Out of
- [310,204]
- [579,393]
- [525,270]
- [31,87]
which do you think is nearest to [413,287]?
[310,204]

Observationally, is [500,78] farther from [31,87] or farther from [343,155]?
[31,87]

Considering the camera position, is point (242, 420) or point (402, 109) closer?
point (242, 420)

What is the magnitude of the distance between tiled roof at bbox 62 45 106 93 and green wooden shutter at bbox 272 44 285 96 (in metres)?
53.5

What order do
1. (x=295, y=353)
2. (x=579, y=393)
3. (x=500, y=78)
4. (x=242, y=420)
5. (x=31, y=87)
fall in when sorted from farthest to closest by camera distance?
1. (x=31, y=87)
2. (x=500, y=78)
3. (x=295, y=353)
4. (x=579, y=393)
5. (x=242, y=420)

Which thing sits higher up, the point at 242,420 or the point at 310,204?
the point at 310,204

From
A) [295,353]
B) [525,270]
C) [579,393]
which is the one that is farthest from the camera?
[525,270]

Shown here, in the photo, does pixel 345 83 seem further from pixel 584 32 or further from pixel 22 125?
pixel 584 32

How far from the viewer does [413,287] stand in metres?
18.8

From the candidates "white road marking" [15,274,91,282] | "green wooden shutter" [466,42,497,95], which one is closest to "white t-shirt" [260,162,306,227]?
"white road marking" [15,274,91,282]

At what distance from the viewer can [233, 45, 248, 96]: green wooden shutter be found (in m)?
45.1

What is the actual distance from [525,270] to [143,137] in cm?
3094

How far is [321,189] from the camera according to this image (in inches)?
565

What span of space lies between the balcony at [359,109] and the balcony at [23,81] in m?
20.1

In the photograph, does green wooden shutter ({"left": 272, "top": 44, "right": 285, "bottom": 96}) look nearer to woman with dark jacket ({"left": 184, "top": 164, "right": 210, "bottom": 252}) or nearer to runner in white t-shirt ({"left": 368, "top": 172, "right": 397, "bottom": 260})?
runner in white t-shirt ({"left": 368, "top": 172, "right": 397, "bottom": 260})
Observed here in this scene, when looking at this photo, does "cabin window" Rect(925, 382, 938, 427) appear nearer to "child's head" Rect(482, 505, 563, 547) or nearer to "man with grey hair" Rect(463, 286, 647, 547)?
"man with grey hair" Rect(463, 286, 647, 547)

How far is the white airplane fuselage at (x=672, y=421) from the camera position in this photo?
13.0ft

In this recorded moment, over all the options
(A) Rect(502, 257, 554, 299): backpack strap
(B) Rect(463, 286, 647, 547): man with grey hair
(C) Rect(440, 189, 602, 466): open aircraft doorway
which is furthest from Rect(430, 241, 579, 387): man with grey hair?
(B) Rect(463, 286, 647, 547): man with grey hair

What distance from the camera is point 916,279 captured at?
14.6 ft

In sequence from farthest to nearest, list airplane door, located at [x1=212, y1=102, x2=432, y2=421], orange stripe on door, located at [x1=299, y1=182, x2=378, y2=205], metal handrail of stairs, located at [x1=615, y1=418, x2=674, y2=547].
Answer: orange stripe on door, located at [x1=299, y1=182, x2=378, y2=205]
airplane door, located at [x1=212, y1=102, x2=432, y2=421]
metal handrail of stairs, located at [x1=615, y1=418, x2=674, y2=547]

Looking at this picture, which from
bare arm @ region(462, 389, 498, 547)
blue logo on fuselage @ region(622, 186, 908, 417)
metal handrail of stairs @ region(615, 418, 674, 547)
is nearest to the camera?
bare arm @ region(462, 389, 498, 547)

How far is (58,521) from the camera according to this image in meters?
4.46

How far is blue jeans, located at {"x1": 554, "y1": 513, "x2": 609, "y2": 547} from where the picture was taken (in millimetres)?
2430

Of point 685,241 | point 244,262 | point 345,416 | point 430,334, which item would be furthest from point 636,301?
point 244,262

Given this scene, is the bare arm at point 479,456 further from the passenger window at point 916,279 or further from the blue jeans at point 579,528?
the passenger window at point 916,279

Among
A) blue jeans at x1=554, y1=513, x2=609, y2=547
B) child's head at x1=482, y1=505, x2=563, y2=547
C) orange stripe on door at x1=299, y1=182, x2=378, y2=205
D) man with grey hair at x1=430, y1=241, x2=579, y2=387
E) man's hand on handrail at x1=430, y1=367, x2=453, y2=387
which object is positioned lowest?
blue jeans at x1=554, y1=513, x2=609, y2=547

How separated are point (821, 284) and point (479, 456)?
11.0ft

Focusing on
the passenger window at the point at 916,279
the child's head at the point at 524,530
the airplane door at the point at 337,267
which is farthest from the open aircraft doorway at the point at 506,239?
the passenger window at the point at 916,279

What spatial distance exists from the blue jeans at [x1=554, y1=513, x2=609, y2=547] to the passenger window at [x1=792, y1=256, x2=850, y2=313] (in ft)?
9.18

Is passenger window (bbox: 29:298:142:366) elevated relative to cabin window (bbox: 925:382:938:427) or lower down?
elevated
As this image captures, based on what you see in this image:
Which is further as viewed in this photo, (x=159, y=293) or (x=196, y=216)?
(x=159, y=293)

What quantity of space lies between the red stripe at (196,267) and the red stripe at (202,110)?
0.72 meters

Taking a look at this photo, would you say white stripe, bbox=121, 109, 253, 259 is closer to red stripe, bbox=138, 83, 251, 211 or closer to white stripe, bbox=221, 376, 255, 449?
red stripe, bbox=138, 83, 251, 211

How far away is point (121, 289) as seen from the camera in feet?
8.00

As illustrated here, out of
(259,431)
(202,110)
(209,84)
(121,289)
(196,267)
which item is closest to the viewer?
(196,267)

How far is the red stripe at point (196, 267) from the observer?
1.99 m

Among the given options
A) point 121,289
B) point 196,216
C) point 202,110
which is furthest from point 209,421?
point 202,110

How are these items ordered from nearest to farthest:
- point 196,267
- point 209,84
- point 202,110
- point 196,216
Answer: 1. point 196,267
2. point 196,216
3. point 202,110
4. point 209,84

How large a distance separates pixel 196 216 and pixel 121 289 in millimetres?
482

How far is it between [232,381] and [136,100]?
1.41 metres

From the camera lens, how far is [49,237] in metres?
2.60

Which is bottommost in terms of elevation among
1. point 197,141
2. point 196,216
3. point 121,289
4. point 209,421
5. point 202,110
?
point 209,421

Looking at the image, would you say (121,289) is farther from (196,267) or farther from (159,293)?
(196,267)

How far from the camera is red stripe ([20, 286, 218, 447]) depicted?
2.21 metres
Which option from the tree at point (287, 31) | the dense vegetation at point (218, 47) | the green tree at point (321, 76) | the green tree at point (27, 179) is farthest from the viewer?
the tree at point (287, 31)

________________________________________

### GOAL
Each record above should be restated word for word.

### SOLUTION BELOW
Out of
- [310,204]
- [579,393]
- [525,270]
- [31,87]
which do you think is nearest to [413,287]?
[310,204]

Observationally, is [500,78] farther from [31,87] or farther from [343,155]?
[31,87]

Considering the camera position, is point (242, 420) or point (402, 109) closer?
point (242, 420)

What is the magnitude of the distance between tiled roof at bbox 62 45 106 93 and green wooden shutter at bbox 272 44 285 96 (in metres)?
53.5

What order do
1. (x=295, y=353)
2. (x=579, y=393)
3. (x=500, y=78)
4. (x=242, y=420)
5. (x=31, y=87)
fall in when sorted from farthest to closest by camera distance?
1. (x=31, y=87)
2. (x=500, y=78)
3. (x=295, y=353)
4. (x=579, y=393)
5. (x=242, y=420)

Which thing sits higher up, the point at 242,420 or the point at 310,204?
the point at 310,204

From
A) [295,353]
B) [525,270]
C) [579,393]
which is the one that is farthest from the camera?
[525,270]

Shown here, in the photo, does pixel 345 83 seem further from pixel 584 32 or further from pixel 22 125?
pixel 584 32

How far from the viewer does [413,287] stand in metres?
18.8

From the candidates "white road marking" [15,274,91,282] | "green wooden shutter" [466,42,497,95], which one is closest to "white t-shirt" [260,162,306,227]?
"white road marking" [15,274,91,282]

At what distance from the viewer can [233, 45, 248, 96]: green wooden shutter be found (in m)?
45.1

What is the actual distance from [525,270] to [143,137] in cm?
3094

How far is [321,189] from the camera according to this image (in inches)?
565

What span of space lies between the balcony at [359,109] and the balcony at [23,81] in m?
20.1

In the photograph, does green wooden shutter ({"left": 272, "top": 44, "right": 285, "bottom": 96}) look nearer to woman with dark jacket ({"left": 184, "top": 164, "right": 210, "bottom": 252}) or nearer to runner in white t-shirt ({"left": 368, "top": 172, "right": 397, "bottom": 260})?
runner in white t-shirt ({"left": 368, "top": 172, "right": 397, "bottom": 260})
Observed here in this scene, when looking at this photo, does "cabin window" Rect(925, 382, 938, 427) appear nearer to "child's head" Rect(482, 505, 563, 547) or nearer to "man with grey hair" Rect(463, 286, 647, 547)?
"man with grey hair" Rect(463, 286, 647, 547)

How far is the white airplane fuselage at (x=672, y=421) from the camera position in this photo?
13.0ft

In this recorded moment, over all the options
(A) Rect(502, 257, 554, 299): backpack strap
(B) Rect(463, 286, 647, 547): man with grey hair
(C) Rect(440, 189, 602, 466): open aircraft doorway
which is furthest from Rect(430, 241, 579, 387): man with grey hair?
(B) Rect(463, 286, 647, 547): man with grey hair

What distance from the camera is point 916,279 captured at?
14.6 ft

In sequence from farthest to nearest, list airplane door, located at [x1=212, y1=102, x2=432, y2=421], orange stripe on door, located at [x1=299, y1=182, x2=378, y2=205], metal handrail of stairs, located at [x1=615, y1=418, x2=674, y2=547].
Answer: orange stripe on door, located at [x1=299, y1=182, x2=378, y2=205]
airplane door, located at [x1=212, y1=102, x2=432, y2=421]
metal handrail of stairs, located at [x1=615, y1=418, x2=674, y2=547]

Looking at this picture, which from
bare arm @ region(462, 389, 498, 547)
blue logo on fuselage @ region(622, 186, 908, 417)
metal handrail of stairs @ region(615, 418, 674, 547)
is nearest to the camera?
bare arm @ region(462, 389, 498, 547)

How far is (58,521) from the camera according to this image in meters?
4.46

How far is blue jeans, located at {"x1": 554, "y1": 513, "x2": 609, "y2": 547} from where the picture was taken (in millimetres)?
2430

Of point 685,241 | point 244,262 | point 345,416 | point 430,334, which item would be furthest from point 636,301?
point 244,262

Given this scene, is the bare arm at point 479,456 further from the passenger window at point 916,279 or further from the blue jeans at point 579,528?
the passenger window at point 916,279

Among
A) blue jeans at x1=554, y1=513, x2=609, y2=547
B) child's head at x1=482, y1=505, x2=563, y2=547
C) orange stripe on door at x1=299, y1=182, x2=378, y2=205
D) man with grey hair at x1=430, y1=241, x2=579, y2=387
E) man's hand on handrail at x1=430, y1=367, x2=453, y2=387
which object is positioned lowest?
blue jeans at x1=554, y1=513, x2=609, y2=547

How separated are point (821, 284) and point (479, 456)?
11.0ft

Focusing on
the passenger window at the point at 916,279
the child's head at the point at 524,530
the airplane door at the point at 337,267
which is farthest from the open aircraft doorway at the point at 506,239?
the passenger window at the point at 916,279

What spatial distance exists from the blue jeans at [x1=554, y1=513, x2=609, y2=547] to the passenger window at [x1=792, y1=256, x2=850, y2=313] (in ft)?
9.18

Is passenger window (bbox: 29:298:142:366) elevated relative to cabin window (bbox: 925:382:938:427) or lower down?
elevated
As this image captures, based on what you see in this image:
Which is further as viewed in this photo, (x=159, y=293) or (x=196, y=216)?
(x=159, y=293)

What quantity of space lies between the red stripe at (196,267) and the red stripe at (202,110)?
0.72 meters

Taking a look at this photo, would you say white stripe, bbox=121, 109, 253, 259 is closer to red stripe, bbox=138, 83, 251, 211 or closer to white stripe, bbox=221, 376, 255, 449?
red stripe, bbox=138, 83, 251, 211

How far away is point (121, 289) as seen from the camera in feet?
8.00

As illustrated here, out of
(259,431)
(202,110)
(209,84)
(121,289)
(196,267)
which item is closest to the viewer?
(196,267)

How far is the red stripe at point (196, 267) from the observer?
1.99 m

Among the given options
A) point 121,289
B) point 196,216
C) point 202,110
which is furthest from point 209,421?
point 202,110

How are these items ordered from nearest to farthest:
- point 196,267
- point 209,84
- point 202,110
- point 196,216
Answer: 1. point 196,267
2. point 196,216
3. point 202,110
4. point 209,84

How large a distance separates pixel 196 216 and pixel 121 289 in millimetres?
482

How far is it between [232,381] and [136,100]?
1.41 metres

From the camera lens, how far is [49,237] in metres?
2.60

Which is bottommost in terms of elevation among
1. point 197,141
2. point 196,216
3. point 121,289
4. point 209,421
5. point 202,110
?
point 209,421

Looking at the image, would you say (121,289) is farther from (196,267) or farther from (159,293)?
(196,267)

How far from the camera is red stripe ([20, 286, 218, 447]) depicted?
2.21 metres
Which option from the tree at point (287, 31) | the dense vegetation at point (218, 47) | the green tree at point (321, 76) | the green tree at point (27, 179) is farthest from the viewer?
the tree at point (287, 31)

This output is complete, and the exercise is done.